From door girl to DJ, Bay Area DJ Umami's rise to fame was guided by one simple word: practice. Instead of using programs or software shortcuts, she used a few records and the solace of her bedroom to perfect her craft. "I'd like to publicly apologize to my roommates and neighbors in my early stages of my career," she laughs. However, the patience has paid off, as now you can find her behind the decks of the Nike Women's Marathon or at many residencies around the Bay. We spoke with Umami about her goals, her residencies in Oakland, and the origin of the stage name Umami. She plays tonight, March 20, at Skylark for Peaches, and Saturday, March 22, for the CAAMFest at 111 Minna.
Where did the name Umami come from?
The name "Umami" came from my good friend and chef Matthew Close. He was explaining what the word "umami" meant in Japanese -- the fifth flavor -- and I kind of thought to myself how the same thing can apply to your taste in music. Especially soul. You can't really pinpoint what makes something funky or soulful, you just feel it. Same concept with Umami -- you just taste it. Shortly after, the burger joint became popular and I considered changing my name, but I didn't.
You started out DJing a lot in SF but now have a lot of residencies in Oakland. What prompted that change?
Last year I started doing more events in Oakland, and now have three residencies there. The crowd in Oakland is pretty great to play for. I mean, I will always jump on the opportunity to play out in San Francisco because it's always a good time, but I definitely dig calling Oakland my home. If I were to compare the two crowds... San Francisco is so diverse and there's a party for everyone. With that said, there's definitely a format for each club, or each promoted night in S.F. In Oakland, everyone is just out to dance and have a good time. It's really more about the vibe and playing feel-good music, familiar or unfamiliar. And there's nothing like dropping "I Got 5 on It" by The Luniz out here, they're the proudest when you drop the beat, after the song says "Where you from, Oakland? Smokin."
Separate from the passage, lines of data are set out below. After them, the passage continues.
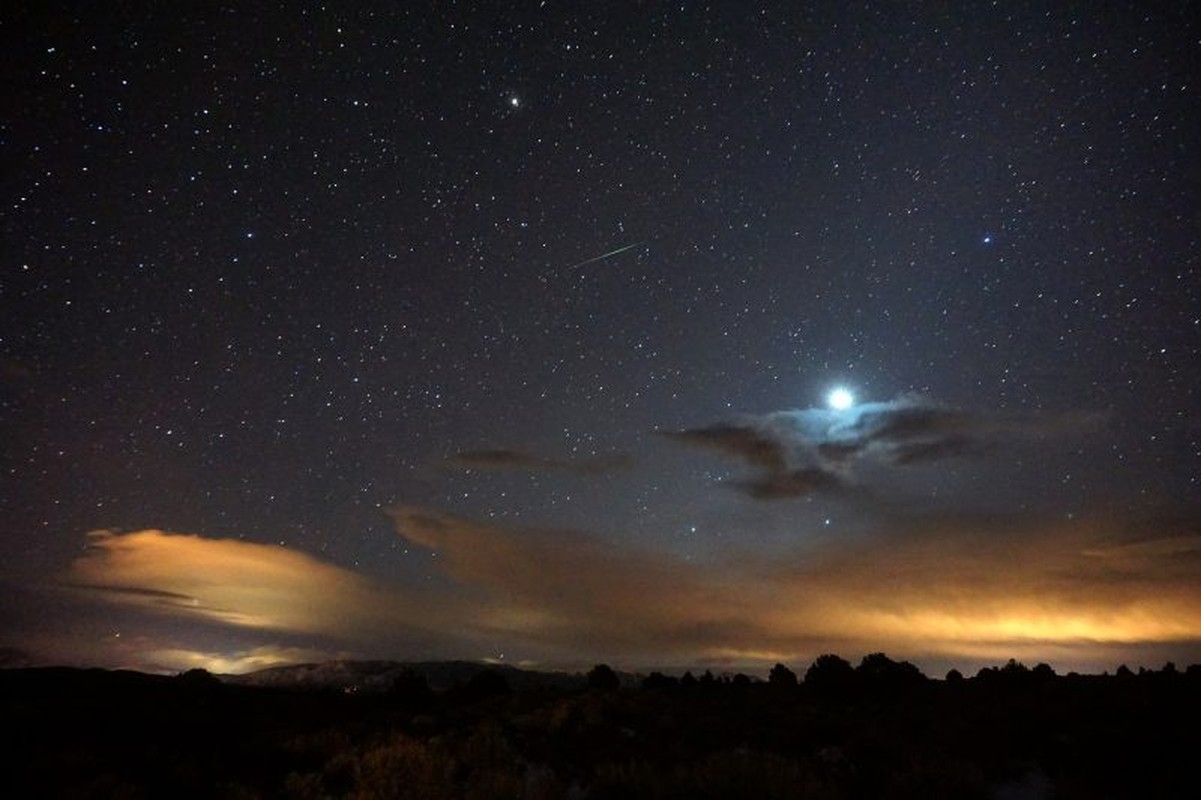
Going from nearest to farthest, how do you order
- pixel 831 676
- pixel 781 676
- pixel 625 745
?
1. pixel 625 745
2. pixel 831 676
3. pixel 781 676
You also DJ a lot of Nike Women's events. What's the most fun about DJing fitness events?
I've DJed workouts for their NTC events and DJed the starting line at the Nike Women's Marathon. I've come across so many inspirational stories from other women and their journey through fitness, it's inspired me through my own, and made me want to create mixes for awesome trainers who I've come across. Music is such a large entity of fitness, and it's always fun to be a part of people's personal journeys, even for a workout.
As a mother of two, how does the music your kids listen to differ from what you listened to growing up?
I definitely respect the music choices my children make [they're 11 and 14]. Growing up, I remember my dad making fun of the music I listened to, so I try not to judge their song selections. I still roll my eyes when I hear them listening to certain music that makes me want to throw their iPad out the window. But other times, I'm surprised with how musically inclined they are. My older son is in high school band, and all he does is watch videos of other bands and drumlines doing their thing as he practices on a drum pad. I respect that. He's even put me up on music that has blown my mind. Like "Encore" by Nicolas Jaar. I didn't even know 14-year-olds had the capacity to care about music with such complexity. So it makes me proud that, no matter what, they are appreciating music and incorporating it in their lives.
You're part of the Peaches crew. How has the party evolved in the past couple of years?
This year Peaches will be five years old. I'm so proud of what we've accomplished, with five mixtapes out and how we've grown from a group of four lady DJs to a group of seven, going on eight. Peaches at Skylark will always be home base to me, no matter how I grow and where I go. And I'm proud to be part of such an amazing collective of beautiful and talented women. It's empowering to see the female DJ community grow, because we work together and empower each other.
What has been the most fulfilling moment in your DJ career thus far?
The most fulfilling moment in my DJ career has to be a plethora of moments combined: When someone comes up to me and tells me I've made their day, or they love my music selection, or even just [gives] a high-five or props. It's why I do what I do, to make others happy through music. I think that can attribute to anyone's success: doing something because you genuinely love others and want to make them happy, as opposed to doing things for your own ego.
What do you hope to accomplish this year?
This year, The world is my oyster, and I guess this year I'm gonna add all the fixings and slurp that shit down (laughs). No, but 2014 has already been amazing, and I'm always thankful that there are opportunities for me to play and do what I love for a living. I think my next goal is to dabble in production. It's an ambitious one, so we'll see.